Problems and tasks >>
(a) Check each statement against the SelfAttentionPooling code. For each, answer yes or no and quote the deciding words: (i) the constructor builds a linear layer that maps input_dim to 1; (ii) utter_rep is returned with size (N, T, H); (iii) the original paper concerns speaker recognition.
(b) The docstring of the forward method in the SelfAttentionPooling code gives a size for some variables. List each of those variables with its stated size.
(c) Write the lines that come next in the SelfAttentionPooling code, picking up after its last line.

Text shown >>
*** Block opens ***
SelfAttentionPooling is:

import torch
from torch import nn


class SelfAttentionPooling(nn.Module):
    """
    Implementation of SelfAttentionPooling 
    Original Paper: Self-Attention Encoding and Pooling for Speaker Recognition
    https://arxiv.org/pdf/2008.01077v1.pdf
    """
    def __init__(self, input_dim):
        super(SelfAttentionPooling, self).__init__()
        self.W = nn.Linear(input_dim, 1)
        
    def forward(self, batch_rep):
        """
        input:
            batch_rep : size (N, T, H), N: batch size, T: sequence length, H: Hidden dimension
        
        attention_weight:
            att_w : size (N, T, 1)
        
        return:
            utter_rep: size (N, H)
        """
        softmax = nn.functional.softmax
        att_w = softmax(self.W(batch_rep).squeeze(-1)).unsqueeze(-1)
        utter_rep = torch.sum(batch_rep * att_w, dim=1)
*** Block closes ***
Dataset entries
*** Block opens ***
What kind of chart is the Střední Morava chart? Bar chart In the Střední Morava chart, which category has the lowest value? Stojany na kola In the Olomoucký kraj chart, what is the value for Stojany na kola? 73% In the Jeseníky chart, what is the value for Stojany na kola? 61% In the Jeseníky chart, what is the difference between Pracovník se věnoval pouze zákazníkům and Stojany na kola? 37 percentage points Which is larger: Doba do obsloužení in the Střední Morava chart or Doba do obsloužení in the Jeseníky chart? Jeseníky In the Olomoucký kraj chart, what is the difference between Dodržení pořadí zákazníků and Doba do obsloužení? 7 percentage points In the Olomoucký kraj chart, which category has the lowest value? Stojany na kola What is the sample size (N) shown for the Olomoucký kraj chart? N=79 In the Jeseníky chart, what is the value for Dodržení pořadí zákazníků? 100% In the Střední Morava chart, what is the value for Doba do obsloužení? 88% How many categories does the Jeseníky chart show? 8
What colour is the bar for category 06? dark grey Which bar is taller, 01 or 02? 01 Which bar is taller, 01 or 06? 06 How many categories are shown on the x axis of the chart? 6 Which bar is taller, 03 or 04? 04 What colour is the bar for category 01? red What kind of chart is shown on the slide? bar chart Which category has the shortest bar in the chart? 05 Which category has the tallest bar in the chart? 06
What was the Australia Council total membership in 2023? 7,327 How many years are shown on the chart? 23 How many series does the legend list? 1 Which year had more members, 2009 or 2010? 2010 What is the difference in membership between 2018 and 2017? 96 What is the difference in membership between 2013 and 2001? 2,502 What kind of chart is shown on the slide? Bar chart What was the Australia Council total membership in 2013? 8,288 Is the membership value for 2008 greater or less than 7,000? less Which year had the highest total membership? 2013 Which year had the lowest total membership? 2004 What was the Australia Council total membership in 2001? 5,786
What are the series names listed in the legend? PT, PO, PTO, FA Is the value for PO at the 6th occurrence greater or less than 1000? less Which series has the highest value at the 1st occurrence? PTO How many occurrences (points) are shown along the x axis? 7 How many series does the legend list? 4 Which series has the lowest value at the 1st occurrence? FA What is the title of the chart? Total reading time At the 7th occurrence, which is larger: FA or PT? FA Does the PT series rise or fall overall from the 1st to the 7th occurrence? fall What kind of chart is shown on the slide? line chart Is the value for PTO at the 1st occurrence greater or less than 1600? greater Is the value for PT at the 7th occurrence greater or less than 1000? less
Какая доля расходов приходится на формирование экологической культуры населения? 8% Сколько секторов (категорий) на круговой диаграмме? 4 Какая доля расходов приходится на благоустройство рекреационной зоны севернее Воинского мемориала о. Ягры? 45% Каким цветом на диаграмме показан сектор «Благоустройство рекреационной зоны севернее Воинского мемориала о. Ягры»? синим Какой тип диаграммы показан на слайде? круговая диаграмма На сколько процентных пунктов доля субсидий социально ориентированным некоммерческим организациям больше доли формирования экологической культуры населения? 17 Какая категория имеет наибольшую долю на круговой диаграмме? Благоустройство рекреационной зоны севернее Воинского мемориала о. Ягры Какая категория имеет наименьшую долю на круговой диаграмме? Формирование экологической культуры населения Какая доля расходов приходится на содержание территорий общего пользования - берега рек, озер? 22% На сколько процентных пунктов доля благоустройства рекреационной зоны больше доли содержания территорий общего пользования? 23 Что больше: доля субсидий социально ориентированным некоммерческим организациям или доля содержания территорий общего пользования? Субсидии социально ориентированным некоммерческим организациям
*** Block closes ***
Task answers >>
(a)
(i) Yes: "self.W = nn.Linear(input_dim, 1)"
(ii) No: "utter_rep: size (N, H)"
(iii) Yes: "Self-Attention Encoding and Pooling for Speaker Recognition"

(b)
- batch_rep: (N, T, H)
- att_w: (N, T, 1)
- utter_rep: (N, H)

(c)
        return utter_rep

AMSoftmaxLoss is:


import torch
import torch.nn as nn
import torch.nn.functional as F


class AdMSoftmaxLoss(nn.Module):

    def __init__(self, embedding_dim, no_classes, scale = 30.0, margin=0.4):
        '''
        Additive Margin Softmax Loss


        Attributes
        ----------
        embedding_dim : int 
            Dimension of the embedding vector
        no_classes : int
            Number of classes to be embedded
        scale : float
            Global scale factor
        margin : float
            Size of additive margin        
        '''
        super(AdMSoftmaxLoss, self).__init__()
        self.scale = scale
        self.margin = margin
        self.embedding_dim = embedding_dim
        self.no_classes = no_classes
        self.embedding = nn.Embedding(no_classes, embedding_dim, max_norm=1)
        self.loss = nn.CrossEntropyLoss()

    def forward(self, x, labels=None):
        '''
        Input shape (N, embedding_dim)
        '''
        n, m = x.shape        
        assert m == self.embedding_dim
        if labels != None:
            assert n == len(labels)
            assert torch.min(labels) >= 0
            assert torch.max(labels) < self.no_classes

        x = F.normalize(x, dim=1)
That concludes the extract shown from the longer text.